\ Internal Developer Platforms are the hottest investment in DevOps right now. They're also failing silently at most organisations, not because the engineering is bad, but because the product thinking is absent. Here's what's actually going wrong, and how to fix it before you torch another budget cycle.
The Number That Should Terrify Every Platform Team
Gartner projects that by the end of 2026, 80% of large software engineering organisations will have a dedicated platform team, up from roughly 45% just three years ago. Billions of dollars in engineering headcount, tooling licenses, and infrastructure are flowing into Internal Developer Platforms (IDPs) right now.
And then this, buried in a Medium post that made the rounds in April 2026: an engineering org spends $4.2 million on an IDP initiative, Backstage portal, Kubernetes golden paths, the works, runs their first developer satisfaction survey, and discovers that 64% of engineers are still side-stepping the entire platform to deploy with a raw kubectl run command.
I want to sit with that number for a moment. Sixty-four percent. After 18 months and four million dollars.
This is not an isolated story. It's the pattern.

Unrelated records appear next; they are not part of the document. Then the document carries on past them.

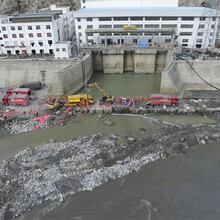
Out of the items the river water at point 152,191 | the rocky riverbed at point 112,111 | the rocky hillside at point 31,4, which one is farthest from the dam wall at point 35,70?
the rocky hillside at point 31,4

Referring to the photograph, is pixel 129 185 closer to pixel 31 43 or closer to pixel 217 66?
pixel 217 66

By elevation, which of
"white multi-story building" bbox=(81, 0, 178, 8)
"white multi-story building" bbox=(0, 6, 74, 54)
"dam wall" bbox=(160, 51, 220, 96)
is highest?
"white multi-story building" bbox=(81, 0, 178, 8)


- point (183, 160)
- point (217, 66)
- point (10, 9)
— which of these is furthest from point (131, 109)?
point (10, 9)

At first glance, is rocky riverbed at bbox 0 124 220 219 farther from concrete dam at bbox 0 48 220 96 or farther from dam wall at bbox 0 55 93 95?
dam wall at bbox 0 55 93 95

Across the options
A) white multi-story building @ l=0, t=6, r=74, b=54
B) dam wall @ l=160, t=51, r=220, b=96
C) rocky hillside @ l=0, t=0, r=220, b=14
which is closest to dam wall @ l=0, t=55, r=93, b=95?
white multi-story building @ l=0, t=6, r=74, b=54

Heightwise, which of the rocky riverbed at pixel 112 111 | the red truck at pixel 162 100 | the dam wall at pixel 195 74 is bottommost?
the rocky riverbed at pixel 112 111

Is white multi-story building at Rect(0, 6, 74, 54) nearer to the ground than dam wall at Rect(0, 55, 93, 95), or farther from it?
farther from it

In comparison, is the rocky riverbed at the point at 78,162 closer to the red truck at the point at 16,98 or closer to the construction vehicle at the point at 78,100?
the construction vehicle at the point at 78,100

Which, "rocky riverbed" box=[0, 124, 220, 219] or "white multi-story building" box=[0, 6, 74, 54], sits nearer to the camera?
"rocky riverbed" box=[0, 124, 220, 219]
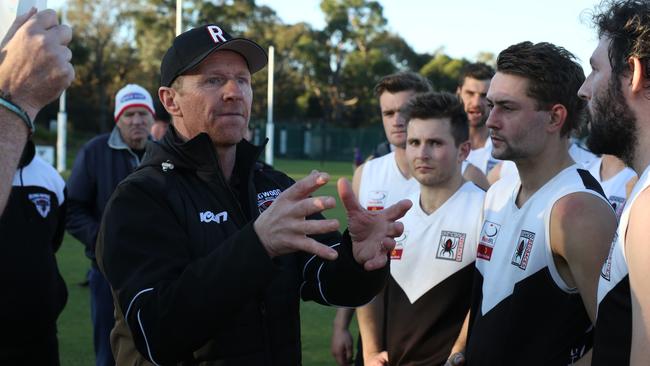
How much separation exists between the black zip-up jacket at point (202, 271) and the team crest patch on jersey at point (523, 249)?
0.71m

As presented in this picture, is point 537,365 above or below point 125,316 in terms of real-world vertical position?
below

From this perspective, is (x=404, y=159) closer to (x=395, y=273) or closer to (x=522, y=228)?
(x=395, y=273)

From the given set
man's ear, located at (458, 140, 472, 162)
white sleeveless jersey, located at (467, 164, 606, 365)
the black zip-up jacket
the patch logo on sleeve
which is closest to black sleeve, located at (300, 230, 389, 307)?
→ the black zip-up jacket

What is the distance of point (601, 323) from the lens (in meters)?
2.35

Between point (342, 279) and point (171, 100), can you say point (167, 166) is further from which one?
point (342, 279)

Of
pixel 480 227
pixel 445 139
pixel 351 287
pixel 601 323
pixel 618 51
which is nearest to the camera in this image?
pixel 601 323

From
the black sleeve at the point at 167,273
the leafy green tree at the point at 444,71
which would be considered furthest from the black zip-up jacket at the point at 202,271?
the leafy green tree at the point at 444,71

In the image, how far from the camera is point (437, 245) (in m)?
3.99

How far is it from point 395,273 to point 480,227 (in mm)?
541

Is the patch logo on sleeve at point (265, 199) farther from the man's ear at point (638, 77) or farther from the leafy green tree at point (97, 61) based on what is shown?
the leafy green tree at point (97, 61)

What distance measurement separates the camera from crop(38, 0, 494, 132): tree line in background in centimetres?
5950

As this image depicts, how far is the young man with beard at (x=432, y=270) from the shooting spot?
3916mm

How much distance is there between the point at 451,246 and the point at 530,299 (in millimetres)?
861

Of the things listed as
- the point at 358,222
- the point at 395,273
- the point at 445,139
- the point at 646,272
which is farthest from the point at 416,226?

And as someone who has spent the last few years architecting cloud platforms and building tooling that engineers actually use, I can tell you the problem is rarely the technology.
What Platform Engineering Actually Promises
Before I go further, let's be precise about what we're talking about. Platform engineering isn't just DevOps with a fancier name. It's a specific organisational model built on one core idea: treat your internal infrastructure as a product, with your development teams as customers.
That means:
- A self-service portal (often Backstage) where engineers can provision environments, spin up services, and access templates without opening a ticket
- Golden paths, opinionated, pre-approved patterns for how services should be built and deployed
- Automated compliance, security scanning, and cost guardrails baked in by default
- A platform team that owns and maintains all of this as a long-lived product capability
The promise is compelling. Teams with mature IDPs report dramatic reductions in provisioning lead times, better security posture, and significantly lower cognitive load on individual engineers. The 2025 DORA Report found that 90% of organisations have now adopted at least one internal platform, and there is a direct correlation between high-quality internal platforms and an organisation's ability to unlock value from AI. Platform engineering is the mechanism that makes consistent, high-quality delivery possible at scale.
So why is it failing in practice?
The Three Failure Modes Nobody Talks About
Failure Mode 1: The Platform Was Built for the Builder, Not the User
Here's the uncomfortable truth about most IDP implementations: they are built by people who love infrastructure, for people who would rather not think about it.
Platform engineers are, by selection, people who find the complexity of Kubernetes, Terraform, and service mesh configuration genuinely interesting. That's the job. But the developers using the platform are trying to ship features. They don't care how elegant your Helm chart templating is. They care whether they can go from idea to running service without spending three hours reading internal documentation.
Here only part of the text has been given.